Belirsizlik ve ölüm tehdidiyle yaşam
Taliban yönetimi ele geçirdiğinde Kabil Havalimanı’na akın eden halk, intihar saldırısına, ABD savaş uçaklarının bombardımanına, izdihamda ezilen insanlara, kaybolan çocuklara ve uçağın kanadından düşerek ölen altı gence tanıklık etti. Halkın üzerine sayısız felaket çöktü. Çoğu, Afganistan’dan ayrılmak zorunda kaldı ve mallarını ucuza satmak zorunda bırakıldı.
İnsanlar işlerini kaybetti
Afganistan’da kalanlar ise güvenlik tehdidinin yanında ağır bir ekonomik krizle baş başa. Çalışan kadınlar işlerini kaybetti; yalnızca çok azı eğitim ve sağlık sektöründe çalışabiliyor, onlar da aylarca maaş alamıyor. Erkekler de devlet dairelerinden uzaklaştırıldı; çoğu kurumda yalnızca bir-iki kişi Taliban’ın işlerini yürütüyor. Maaşlar ise aylarca ödenmiyor. Ülkede tüm memurlar her gün iki-üç saat, Taliban’ın “Emr-i bi’l ma’ruf” Bakanlığı’nın belirlediği din derslerine katılmak zorunda. Üç ders devamsızlık, tehdit ya da işten çıkarılmayla sonuçlanabiliyor. Bu ağır koşullara rağmen insanlar, küçük bir gelir umuduyla çalışmaya devam ediyor.

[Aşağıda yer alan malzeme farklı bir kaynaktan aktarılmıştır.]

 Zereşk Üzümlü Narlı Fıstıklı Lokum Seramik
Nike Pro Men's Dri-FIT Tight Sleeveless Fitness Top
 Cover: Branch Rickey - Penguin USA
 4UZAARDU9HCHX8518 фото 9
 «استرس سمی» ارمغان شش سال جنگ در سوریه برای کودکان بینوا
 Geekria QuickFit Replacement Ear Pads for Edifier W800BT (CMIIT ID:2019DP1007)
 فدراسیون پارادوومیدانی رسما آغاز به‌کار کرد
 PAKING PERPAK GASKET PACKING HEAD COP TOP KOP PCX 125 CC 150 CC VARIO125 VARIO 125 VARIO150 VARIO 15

‘Çocuklarımı hayatta tutmak için uğraşıyorum’
İşten çıkarılan çok sayıda kadın ve erkek, Kabil’in ve büyük şehirlerin sokaklarında seyyar satıcılığa yöneldi ya da özel araçlarını şehir içi taksiye çevirdi. Çalışabilmek için her sabah Taliban üyelerine para ödemek zorundalar. Seyyar satıcılar ve yoksullar sık sık Taliban tarafından tutuklanıyor, saatlerce hatta günlerce hapiste tutuluyor.
Şehla Faiz de bu kriz ortamında hayatta kalmaya çalışan kadınlardan biri. Altı çocuk annesi olan kadının çocuklarından biri hasta. Hem yiyecek hem de kızının ilaçlarını bulmak zorunda. Şehla Faiz “Eşim, eski hükümetin askeriydi; hayatını kurtarmak için İran’a kaçtı. Dört yıldır ondan haber alamadım. Çocuklarımı hayatta tutmak için uğraşıyorum. Tüm eşyalarımı sattım, seyyar satıcılık yapıyorum. Ama her gün ‘ya tutuklanırsam’ korkusuyla yaşıyorum” diyor.

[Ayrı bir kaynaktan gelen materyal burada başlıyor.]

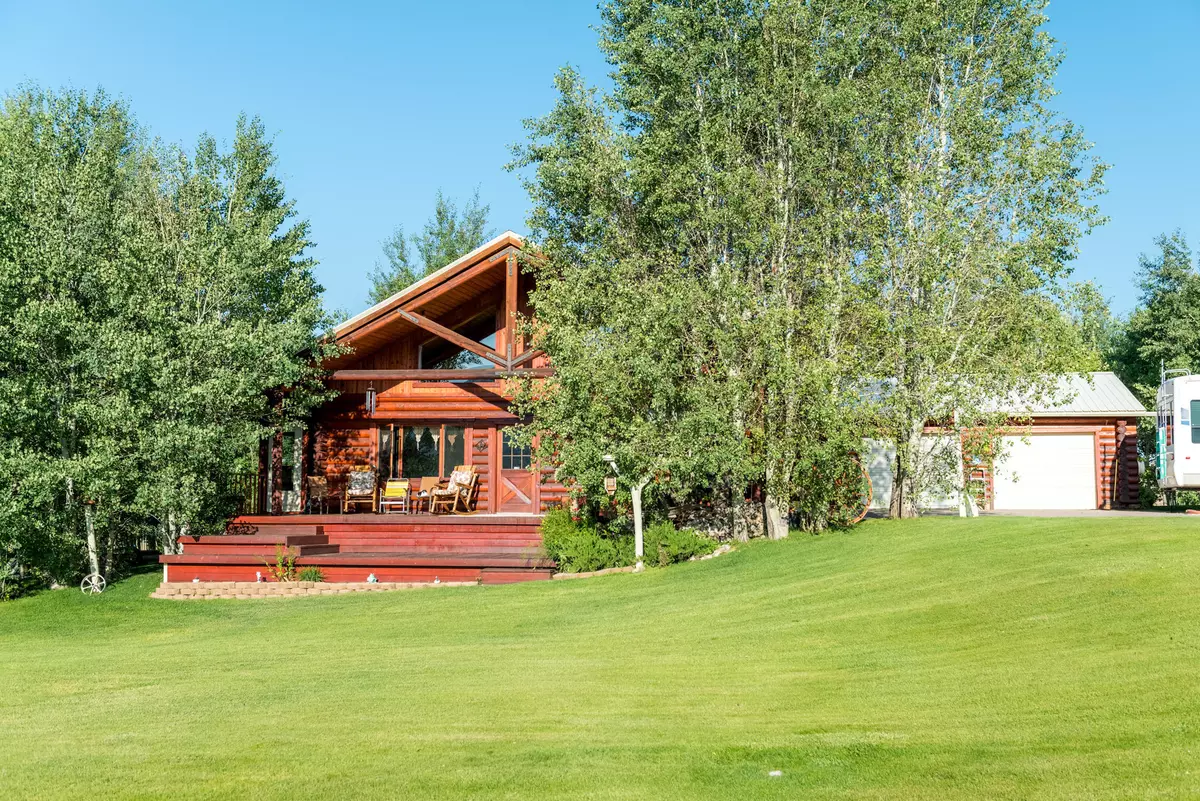 Kemmerer, WY 83101,10 CORRAL CREEK Road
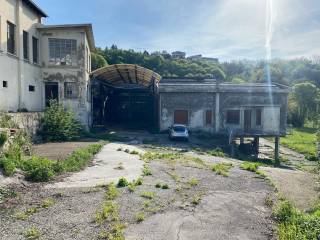 Terreno residenziale in vendita a erba via alessandro manzoni, 26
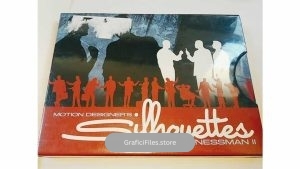 دانلود فوتیج با موضوع کار و تجارت مرد ها Digital Juice Motion Designer’s Silhouettes 02 Businessman II
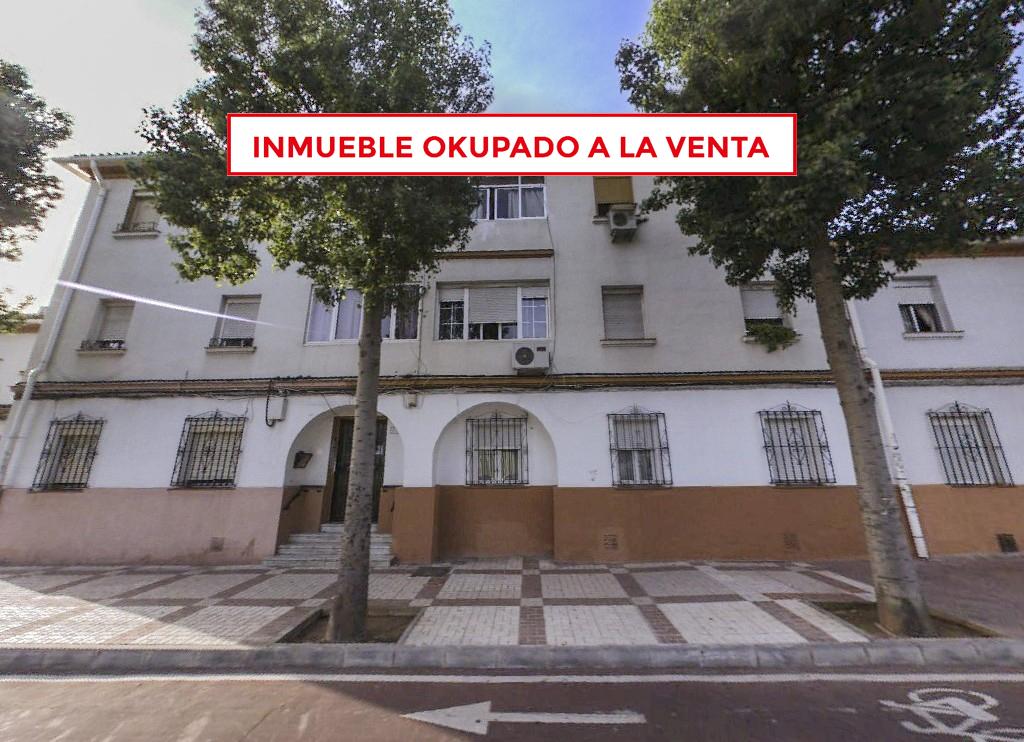 foto de PISO EN ZONA DE CARRANQUE, MÁLAGA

Şehla Faiz, konuşmasına gözyaşları içinde şu sözlerle devam ediyor:
“Dün gece yarısına kadar dışarıdaydım ki çocuklarım benden ekmek istemesin. Açlıktan ağlayarak uyuyakaldıklarında eve döndüm. Sabah yeniden çıktım, kızımın ilacı için para bulmaya çalıştım. Çoğu zaman sadece kuru ekmek yiyoruz, onu da güç bela bulabiliyoruz.”

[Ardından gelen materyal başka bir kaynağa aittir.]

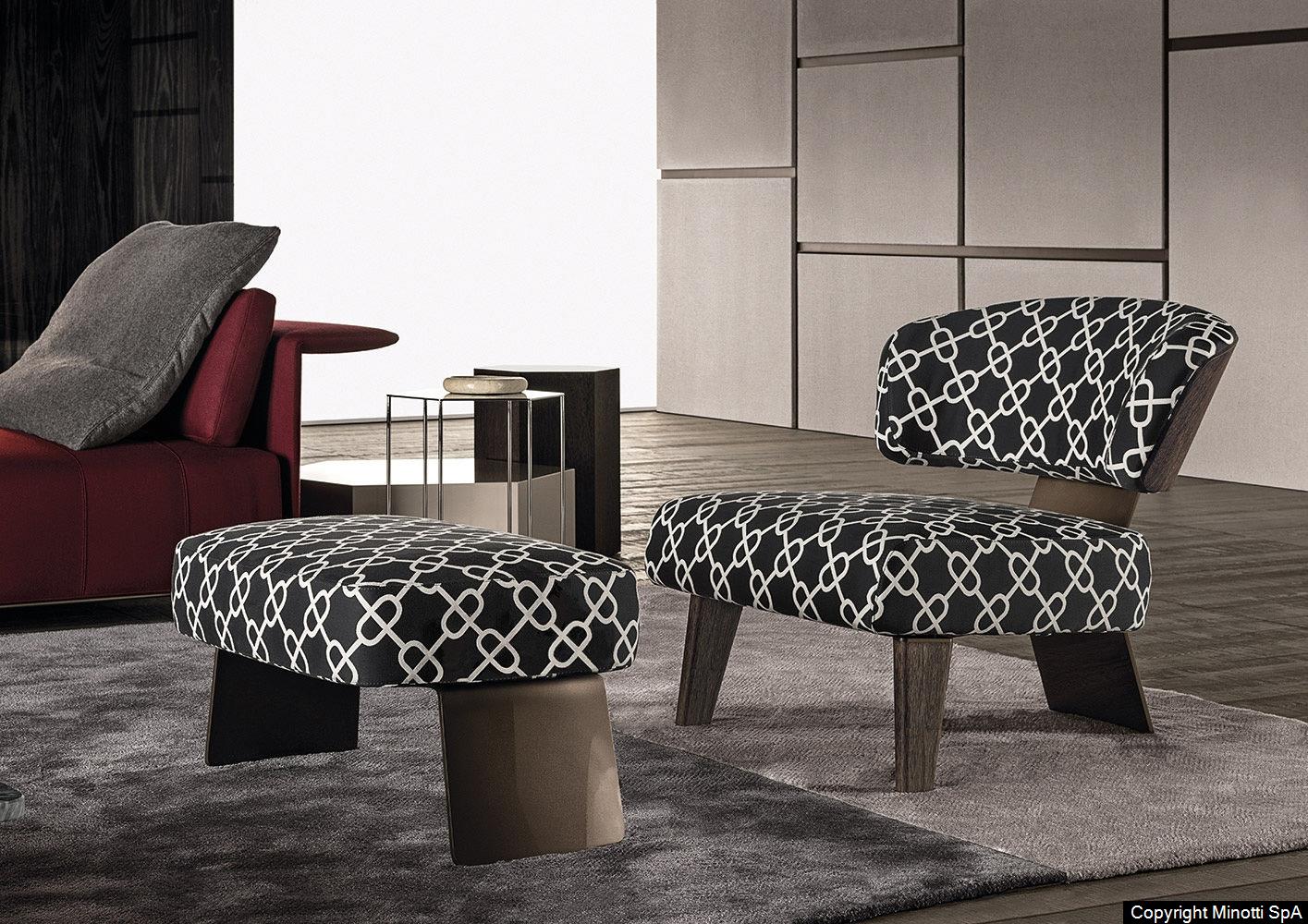 HJC70 Armchair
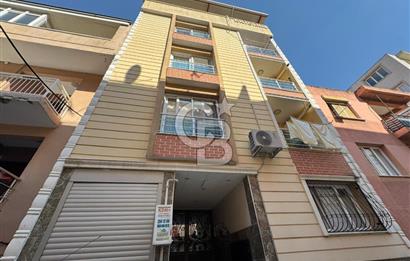 İzmir Karabağlar Bozyaka' da Satılık Dükkan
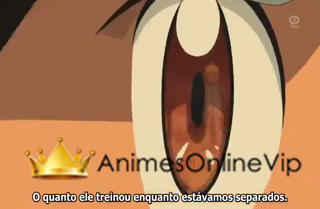 Pokémon XY  - Episódio 67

En çok kadınlar ve çocuklar zarar görüyor
Taliban’ın geri dönüşünden dört yıl sonra Afganistanlı halk çok yönlü güvenlik, ekonomik ve toplumsal krizlerle karşı karşıya. Hayatta kalma mücadelesi, insan onurunu koruma ve geleceğe dair umutlarını diri tutma çabası onların en büyük sınavı. Kadınlar ve çocuklar en çok zarar gören kesim. Bu durumdan kurtuluş ancak kadınların ve erkeklerin direnişiyle mümkün olabilir.